Both Wi and Bosworth just concluded their trips in Beijing respectively where they met with China's special representative for Korean Peninsula affairs Wu Dawei for talks on ways to bring the Democratic People's Republic of Korea (DPRK) back to the stalled six-party denuclearization talks.

Wi told reporters after the meeting that he and Bosworth have made comparison among their consultation contents with China officials, and assessed the current situations.

"What everyone is trying to do now is to find ways to resume the six-party talks, so I believe it is important for the countries to work together to make sure their efforts will lead to a positive outcome," Wi was quoted by Seoul's Yonhap News Agency as saying.

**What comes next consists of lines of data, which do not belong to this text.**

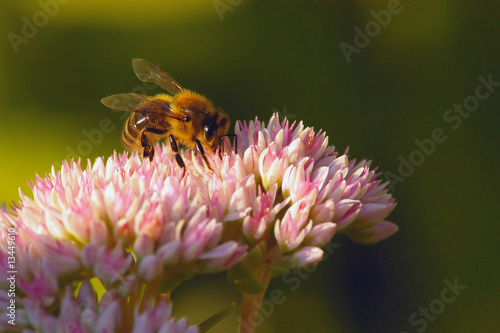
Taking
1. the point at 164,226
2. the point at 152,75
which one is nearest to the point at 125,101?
the point at 152,75

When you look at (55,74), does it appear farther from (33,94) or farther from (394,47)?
(394,47)

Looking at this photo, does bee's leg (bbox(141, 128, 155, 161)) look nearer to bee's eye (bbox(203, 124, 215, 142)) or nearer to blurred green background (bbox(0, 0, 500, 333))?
bee's eye (bbox(203, 124, 215, 142))

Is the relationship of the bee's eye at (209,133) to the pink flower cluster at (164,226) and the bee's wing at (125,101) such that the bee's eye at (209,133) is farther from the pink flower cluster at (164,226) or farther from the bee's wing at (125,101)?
the bee's wing at (125,101)

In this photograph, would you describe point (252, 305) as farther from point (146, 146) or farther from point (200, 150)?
point (146, 146)

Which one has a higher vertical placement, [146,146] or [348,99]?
[348,99]

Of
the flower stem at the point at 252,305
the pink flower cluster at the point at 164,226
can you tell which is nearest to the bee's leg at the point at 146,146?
the pink flower cluster at the point at 164,226

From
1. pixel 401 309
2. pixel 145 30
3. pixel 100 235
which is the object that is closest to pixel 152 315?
pixel 100 235

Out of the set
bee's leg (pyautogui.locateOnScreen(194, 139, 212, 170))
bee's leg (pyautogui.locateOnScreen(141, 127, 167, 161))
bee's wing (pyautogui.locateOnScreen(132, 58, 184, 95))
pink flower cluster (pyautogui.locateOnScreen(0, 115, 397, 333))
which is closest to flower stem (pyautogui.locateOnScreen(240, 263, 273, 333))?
pink flower cluster (pyautogui.locateOnScreen(0, 115, 397, 333))
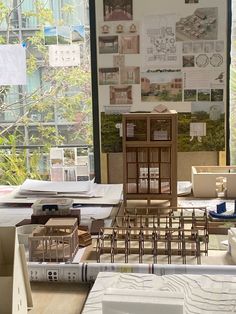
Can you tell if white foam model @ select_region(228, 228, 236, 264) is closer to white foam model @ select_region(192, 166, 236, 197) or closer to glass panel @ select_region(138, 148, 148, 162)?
glass panel @ select_region(138, 148, 148, 162)

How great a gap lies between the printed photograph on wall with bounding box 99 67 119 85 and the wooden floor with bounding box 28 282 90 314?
1677mm

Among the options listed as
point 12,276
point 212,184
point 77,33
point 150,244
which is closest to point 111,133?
point 77,33

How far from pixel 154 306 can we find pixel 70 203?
0.85m

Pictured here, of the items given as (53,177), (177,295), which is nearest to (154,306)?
(177,295)

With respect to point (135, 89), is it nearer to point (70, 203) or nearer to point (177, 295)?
point (70, 203)

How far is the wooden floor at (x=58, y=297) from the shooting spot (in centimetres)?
98

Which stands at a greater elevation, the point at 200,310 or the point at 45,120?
the point at 45,120

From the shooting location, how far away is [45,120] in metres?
2.93

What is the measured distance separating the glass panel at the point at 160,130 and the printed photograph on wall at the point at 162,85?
2.82 feet

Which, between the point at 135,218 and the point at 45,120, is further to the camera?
the point at 45,120

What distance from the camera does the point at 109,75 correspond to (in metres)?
2.62

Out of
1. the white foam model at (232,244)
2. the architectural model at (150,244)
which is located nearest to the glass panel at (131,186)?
the architectural model at (150,244)

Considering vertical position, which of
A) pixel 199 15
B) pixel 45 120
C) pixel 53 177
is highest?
pixel 199 15

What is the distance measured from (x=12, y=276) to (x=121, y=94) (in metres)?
1.87
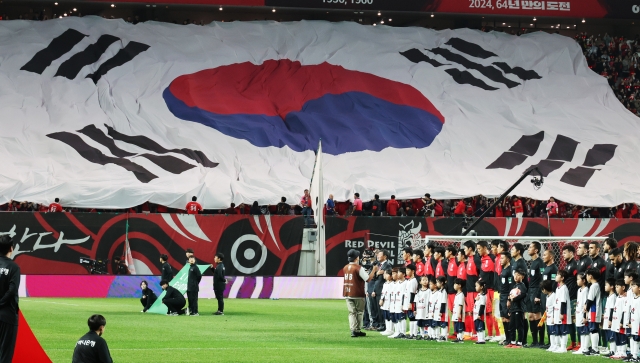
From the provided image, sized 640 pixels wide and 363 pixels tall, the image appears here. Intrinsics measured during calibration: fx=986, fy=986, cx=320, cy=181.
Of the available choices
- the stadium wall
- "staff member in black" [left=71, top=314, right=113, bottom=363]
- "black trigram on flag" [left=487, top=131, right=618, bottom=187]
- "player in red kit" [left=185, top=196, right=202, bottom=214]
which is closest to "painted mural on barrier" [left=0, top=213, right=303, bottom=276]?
the stadium wall

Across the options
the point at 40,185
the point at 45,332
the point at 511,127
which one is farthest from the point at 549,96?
the point at 45,332

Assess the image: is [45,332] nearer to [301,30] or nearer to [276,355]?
[276,355]

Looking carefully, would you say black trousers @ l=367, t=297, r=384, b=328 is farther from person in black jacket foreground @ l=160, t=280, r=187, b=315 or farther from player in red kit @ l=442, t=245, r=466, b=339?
person in black jacket foreground @ l=160, t=280, r=187, b=315

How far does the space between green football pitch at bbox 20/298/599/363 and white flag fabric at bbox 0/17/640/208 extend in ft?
43.9

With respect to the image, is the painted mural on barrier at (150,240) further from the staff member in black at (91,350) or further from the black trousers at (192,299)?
the staff member in black at (91,350)

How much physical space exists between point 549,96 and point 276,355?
124 feet

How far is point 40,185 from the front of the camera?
137 ft

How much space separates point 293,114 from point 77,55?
11639 mm

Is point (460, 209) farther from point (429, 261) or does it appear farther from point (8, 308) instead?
point (8, 308)

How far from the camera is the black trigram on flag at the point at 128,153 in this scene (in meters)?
43.8

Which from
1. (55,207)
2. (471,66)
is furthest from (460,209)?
(55,207)

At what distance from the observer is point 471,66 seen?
178 ft

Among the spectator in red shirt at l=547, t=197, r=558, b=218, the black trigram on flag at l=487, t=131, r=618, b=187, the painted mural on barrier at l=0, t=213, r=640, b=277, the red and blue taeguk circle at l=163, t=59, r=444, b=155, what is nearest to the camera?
the painted mural on barrier at l=0, t=213, r=640, b=277

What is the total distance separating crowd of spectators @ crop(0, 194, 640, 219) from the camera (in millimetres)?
41938
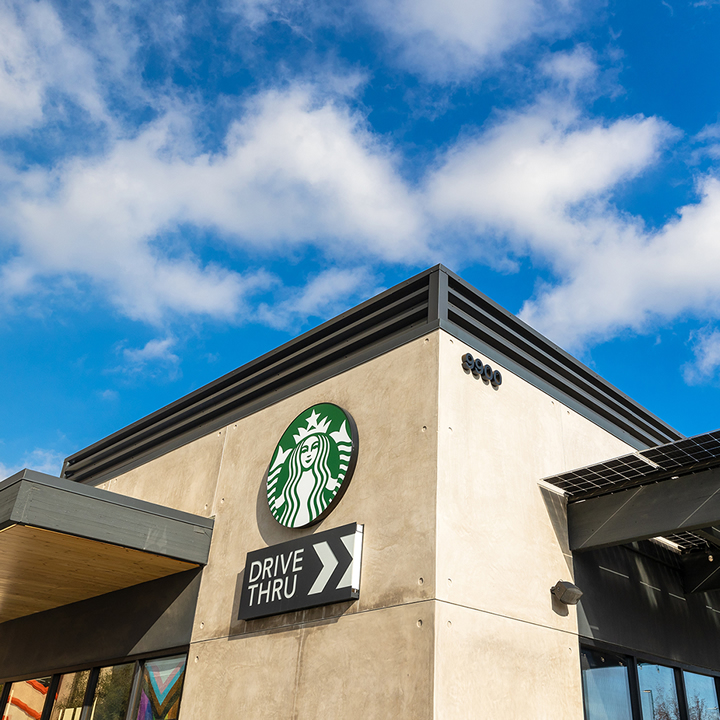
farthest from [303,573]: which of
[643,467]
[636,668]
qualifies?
[636,668]

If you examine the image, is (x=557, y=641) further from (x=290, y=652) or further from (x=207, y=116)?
(x=207, y=116)

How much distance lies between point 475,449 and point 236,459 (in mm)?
3435

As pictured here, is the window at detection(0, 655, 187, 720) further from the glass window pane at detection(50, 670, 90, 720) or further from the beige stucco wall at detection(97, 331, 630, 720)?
the beige stucco wall at detection(97, 331, 630, 720)

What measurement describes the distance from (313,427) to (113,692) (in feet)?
15.1

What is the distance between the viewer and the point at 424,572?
17.5 ft

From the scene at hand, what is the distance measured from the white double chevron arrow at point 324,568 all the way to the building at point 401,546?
0.8 inches

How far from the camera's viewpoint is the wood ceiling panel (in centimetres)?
711

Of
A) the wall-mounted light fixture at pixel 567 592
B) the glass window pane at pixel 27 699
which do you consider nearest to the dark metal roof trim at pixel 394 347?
the wall-mounted light fixture at pixel 567 592

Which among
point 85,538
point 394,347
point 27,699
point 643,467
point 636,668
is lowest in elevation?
point 27,699

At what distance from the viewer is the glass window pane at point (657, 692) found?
694cm

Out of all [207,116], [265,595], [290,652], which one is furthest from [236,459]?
[207,116]

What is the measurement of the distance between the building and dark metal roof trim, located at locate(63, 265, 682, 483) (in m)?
0.04

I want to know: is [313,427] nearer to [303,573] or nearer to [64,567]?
[303,573]

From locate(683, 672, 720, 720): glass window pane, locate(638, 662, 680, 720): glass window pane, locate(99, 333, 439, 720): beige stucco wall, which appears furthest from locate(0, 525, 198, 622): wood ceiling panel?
locate(683, 672, 720, 720): glass window pane
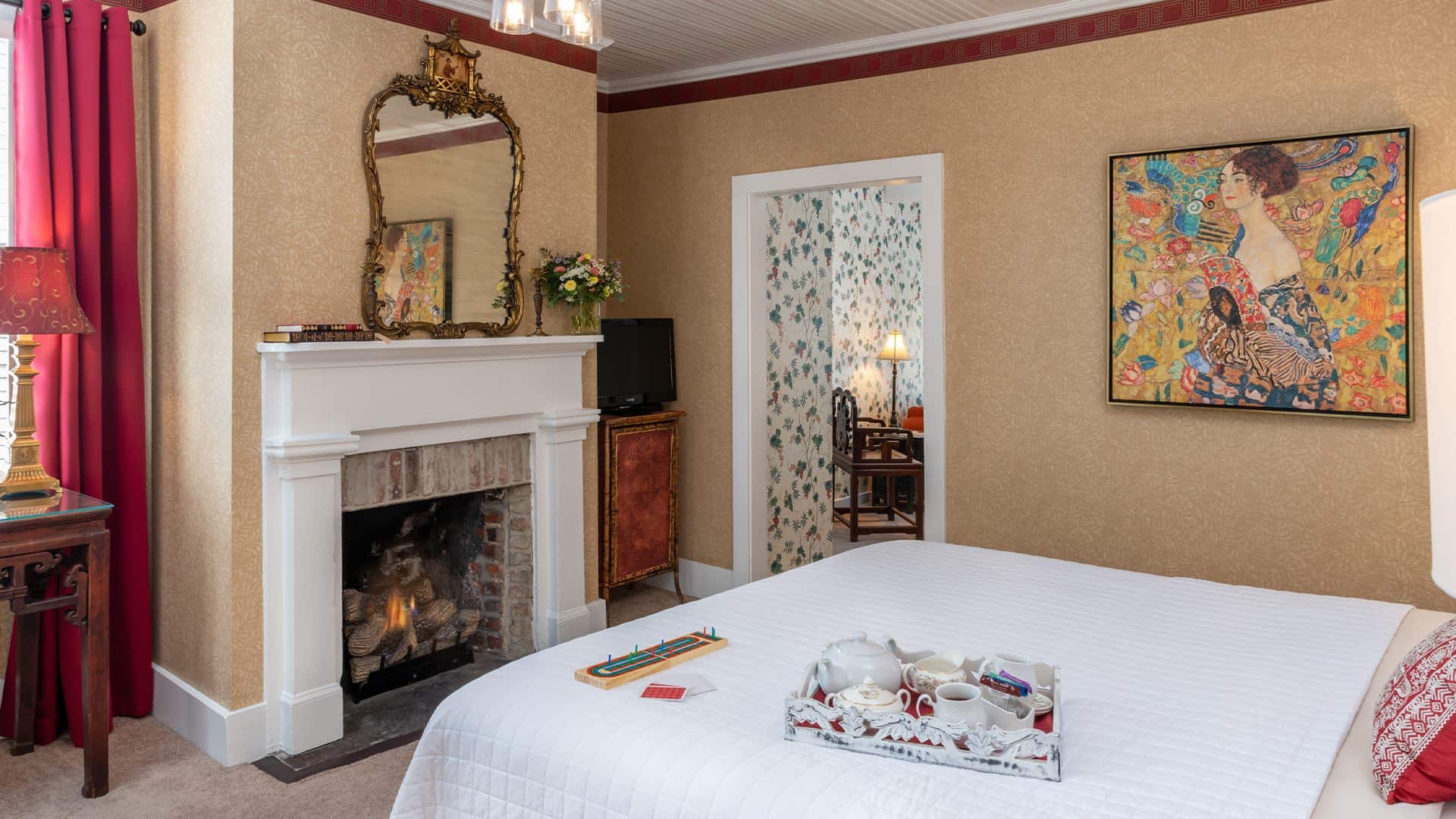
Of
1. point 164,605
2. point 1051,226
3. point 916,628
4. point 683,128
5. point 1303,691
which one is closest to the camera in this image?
point 1303,691

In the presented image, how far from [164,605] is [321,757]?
856 millimetres

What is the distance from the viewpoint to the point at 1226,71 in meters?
3.61

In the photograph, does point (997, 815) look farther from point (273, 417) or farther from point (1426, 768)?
point (273, 417)

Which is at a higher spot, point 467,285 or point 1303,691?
point 467,285

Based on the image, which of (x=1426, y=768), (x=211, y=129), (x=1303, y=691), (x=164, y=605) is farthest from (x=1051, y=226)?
(x=164, y=605)

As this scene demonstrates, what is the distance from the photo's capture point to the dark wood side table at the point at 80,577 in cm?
279

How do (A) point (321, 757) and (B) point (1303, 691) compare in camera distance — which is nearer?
(B) point (1303, 691)

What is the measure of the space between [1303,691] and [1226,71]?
248cm

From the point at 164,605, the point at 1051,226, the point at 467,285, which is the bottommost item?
the point at 164,605

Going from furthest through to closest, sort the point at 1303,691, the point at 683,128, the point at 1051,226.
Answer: the point at 683,128 < the point at 1051,226 < the point at 1303,691

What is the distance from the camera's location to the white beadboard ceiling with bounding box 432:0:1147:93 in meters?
3.92

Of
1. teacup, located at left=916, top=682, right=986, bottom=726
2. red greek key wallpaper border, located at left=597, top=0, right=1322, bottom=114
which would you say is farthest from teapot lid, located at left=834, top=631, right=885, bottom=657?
red greek key wallpaper border, located at left=597, top=0, right=1322, bottom=114

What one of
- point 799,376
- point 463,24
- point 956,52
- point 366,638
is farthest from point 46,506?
point 956,52

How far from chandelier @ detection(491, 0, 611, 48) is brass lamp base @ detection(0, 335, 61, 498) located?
1.91 metres
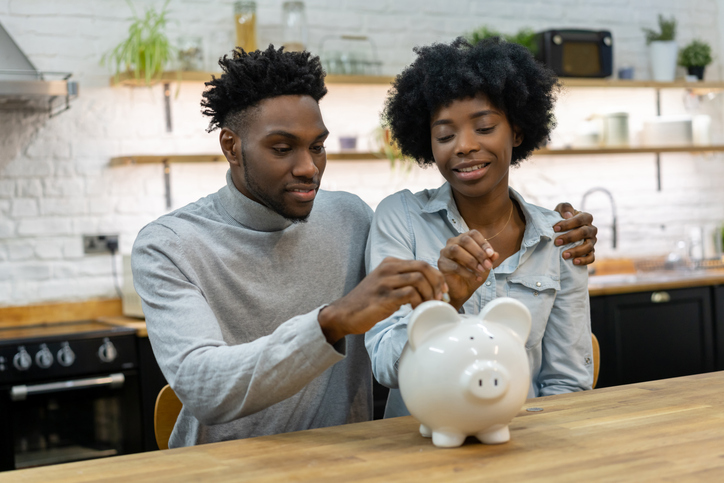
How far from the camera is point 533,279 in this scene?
4.85ft

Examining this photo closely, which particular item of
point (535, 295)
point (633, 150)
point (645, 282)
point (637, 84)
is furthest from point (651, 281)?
point (535, 295)

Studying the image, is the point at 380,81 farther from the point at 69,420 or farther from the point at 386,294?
the point at 386,294

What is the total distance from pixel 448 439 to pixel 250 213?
652mm

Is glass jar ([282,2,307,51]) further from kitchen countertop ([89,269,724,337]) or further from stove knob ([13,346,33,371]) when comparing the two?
stove knob ([13,346,33,371])

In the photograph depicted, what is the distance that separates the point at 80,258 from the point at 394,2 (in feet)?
6.49

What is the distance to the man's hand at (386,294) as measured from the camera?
1.04 metres

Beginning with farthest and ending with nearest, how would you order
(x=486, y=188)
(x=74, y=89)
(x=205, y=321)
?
(x=74, y=89) → (x=486, y=188) → (x=205, y=321)

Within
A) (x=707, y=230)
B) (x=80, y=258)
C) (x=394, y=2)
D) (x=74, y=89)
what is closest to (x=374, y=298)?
(x=74, y=89)

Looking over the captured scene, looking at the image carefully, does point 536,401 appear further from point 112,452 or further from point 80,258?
point 80,258

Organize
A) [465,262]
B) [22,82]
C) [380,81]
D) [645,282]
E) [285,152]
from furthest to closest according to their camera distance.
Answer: [380,81] → [645,282] → [22,82] → [285,152] → [465,262]

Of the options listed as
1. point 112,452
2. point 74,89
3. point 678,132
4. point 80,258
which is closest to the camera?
point 112,452

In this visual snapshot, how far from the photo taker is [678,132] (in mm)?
4297

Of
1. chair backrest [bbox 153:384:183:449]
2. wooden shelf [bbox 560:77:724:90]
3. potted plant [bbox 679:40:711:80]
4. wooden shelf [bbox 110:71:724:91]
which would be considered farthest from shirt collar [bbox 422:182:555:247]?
potted plant [bbox 679:40:711:80]

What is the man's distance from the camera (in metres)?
1.26
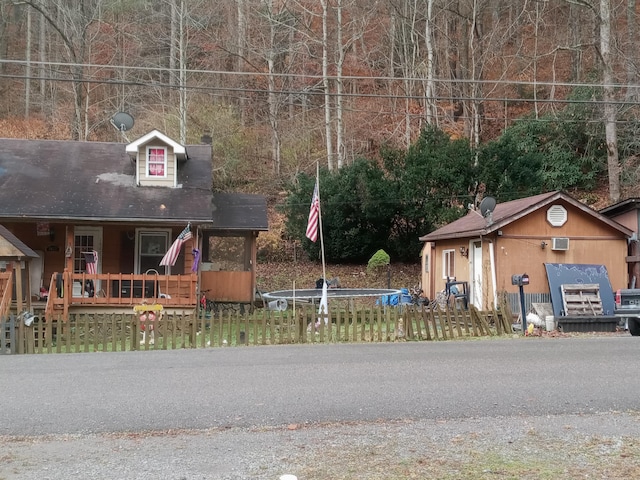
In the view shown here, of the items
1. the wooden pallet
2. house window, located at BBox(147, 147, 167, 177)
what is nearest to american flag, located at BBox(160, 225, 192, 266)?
house window, located at BBox(147, 147, 167, 177)

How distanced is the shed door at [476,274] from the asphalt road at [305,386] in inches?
234

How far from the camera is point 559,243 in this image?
17078mm

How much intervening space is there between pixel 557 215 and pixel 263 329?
945cm

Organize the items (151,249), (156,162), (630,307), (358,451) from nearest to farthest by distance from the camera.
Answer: (358,451)
(630,307)
(151,249)
(156,162)

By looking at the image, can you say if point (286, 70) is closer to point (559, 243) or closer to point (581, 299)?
point (559, 243)

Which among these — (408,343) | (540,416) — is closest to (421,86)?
(408,343)

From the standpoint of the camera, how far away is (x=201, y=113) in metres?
34.8

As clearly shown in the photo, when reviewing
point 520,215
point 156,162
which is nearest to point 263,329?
Answer: point 520,215

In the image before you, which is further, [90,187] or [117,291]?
[90,187]

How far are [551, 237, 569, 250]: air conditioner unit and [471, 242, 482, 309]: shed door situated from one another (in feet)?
6.82

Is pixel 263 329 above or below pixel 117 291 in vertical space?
below

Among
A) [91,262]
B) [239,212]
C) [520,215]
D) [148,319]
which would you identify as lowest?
[148,319]

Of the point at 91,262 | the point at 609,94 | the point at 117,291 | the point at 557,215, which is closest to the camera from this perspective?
the point at 557,215

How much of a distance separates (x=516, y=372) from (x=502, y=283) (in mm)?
8082
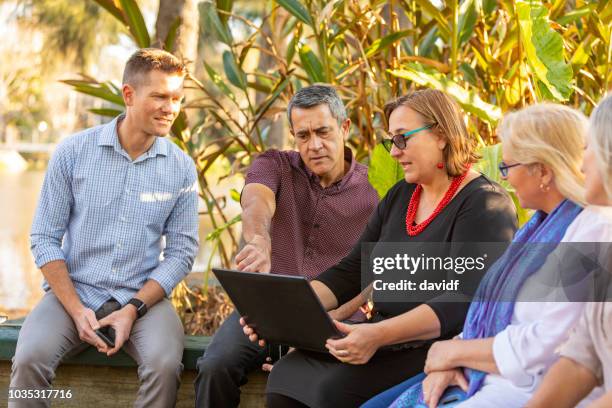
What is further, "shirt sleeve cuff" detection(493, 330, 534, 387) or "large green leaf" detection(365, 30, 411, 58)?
"large green leaf" detection(365, 30, 411, 58)

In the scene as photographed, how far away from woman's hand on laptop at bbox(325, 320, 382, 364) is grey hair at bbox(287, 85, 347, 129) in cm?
110

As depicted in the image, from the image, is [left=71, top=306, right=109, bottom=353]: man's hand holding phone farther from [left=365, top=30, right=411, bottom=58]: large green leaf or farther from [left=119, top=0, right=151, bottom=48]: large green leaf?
[left=365, top=30, right=411, bottom=58]: large green leaf

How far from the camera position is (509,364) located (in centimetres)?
226

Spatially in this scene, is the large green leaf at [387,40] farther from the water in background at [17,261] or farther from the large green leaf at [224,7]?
the water in background at [17,261]

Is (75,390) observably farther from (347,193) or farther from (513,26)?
(513,26)

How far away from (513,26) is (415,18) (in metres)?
0.67

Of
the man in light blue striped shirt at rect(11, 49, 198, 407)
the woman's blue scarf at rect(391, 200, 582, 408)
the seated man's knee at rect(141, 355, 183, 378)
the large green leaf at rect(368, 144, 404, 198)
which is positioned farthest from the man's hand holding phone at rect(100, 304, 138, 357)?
the woman's blue scarf at rect(391, 200, 582, 408)

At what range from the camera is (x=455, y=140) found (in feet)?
9.62

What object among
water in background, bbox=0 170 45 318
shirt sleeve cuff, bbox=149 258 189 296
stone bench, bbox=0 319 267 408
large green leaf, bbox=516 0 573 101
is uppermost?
large green leaf, bbox=516 0 573 101

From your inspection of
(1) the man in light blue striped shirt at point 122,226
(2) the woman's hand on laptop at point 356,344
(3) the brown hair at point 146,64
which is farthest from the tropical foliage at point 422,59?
(2) the woman's hand on laptop at point 356,344

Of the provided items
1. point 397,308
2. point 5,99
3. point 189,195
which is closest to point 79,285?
point 189,195

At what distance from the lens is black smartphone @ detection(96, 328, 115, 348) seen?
341 centimetres

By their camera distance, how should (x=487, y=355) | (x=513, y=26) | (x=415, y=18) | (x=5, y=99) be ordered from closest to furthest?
(x=487, y=355)
(x=513, y=26)
(x=415, y=18)
(x=5, y=99)

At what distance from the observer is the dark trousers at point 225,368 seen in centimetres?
324
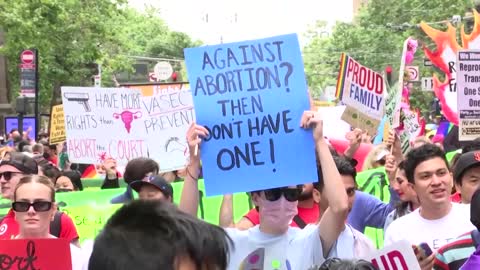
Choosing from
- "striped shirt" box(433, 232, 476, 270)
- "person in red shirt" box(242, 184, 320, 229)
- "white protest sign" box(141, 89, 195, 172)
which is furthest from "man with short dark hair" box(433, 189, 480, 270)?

A senior official who made a briefing with reporters said the DPRK's Deputy Foreign Minister Kim Gye-gwan is seeking a visit to the United States for a new round of DPRK-U.S. dialogue, but Washington sticks to its basic position that any talks should be based on visible progress by Pyongyang.

The prospect of the six-party talks is depending on the attitudes of Pyongyang and Washington, the unnamed official said, adding that if all goes well, the multilateral negotiations are expected to be resumed in March or April.

He said China is making efforts to push forward the resumption of the six-party talks, but there seems no changes in Pyongyang's demands, as it still insists that the sanctions should be lift first.

But Seoul's stance is that the all problems, including sanctions, could be discussed only after the DPRK returns to the international forum, and Washington has the same position, the official stressed.

On his part, Bosworth said upon arriving in Seoul from China earlier in the day that his country is ready to resume the six- party denuclearization talks "in the very near future," according to local media.

On Wednesday, Wi said there is no sign that the stalled six- party talks will resume immediately.

As he wrapped up a two-day trip to Beijing, Wi said the DPRK has shown some signs of improvement in its stance compared with last year, however, as for when the multilateral nuclear talks will resume, "We will have to wait and see."

The six-party talks, launched in 2003 but stalled last April, involve the DPRK, South Korea, China, Japan, Russia and the United States.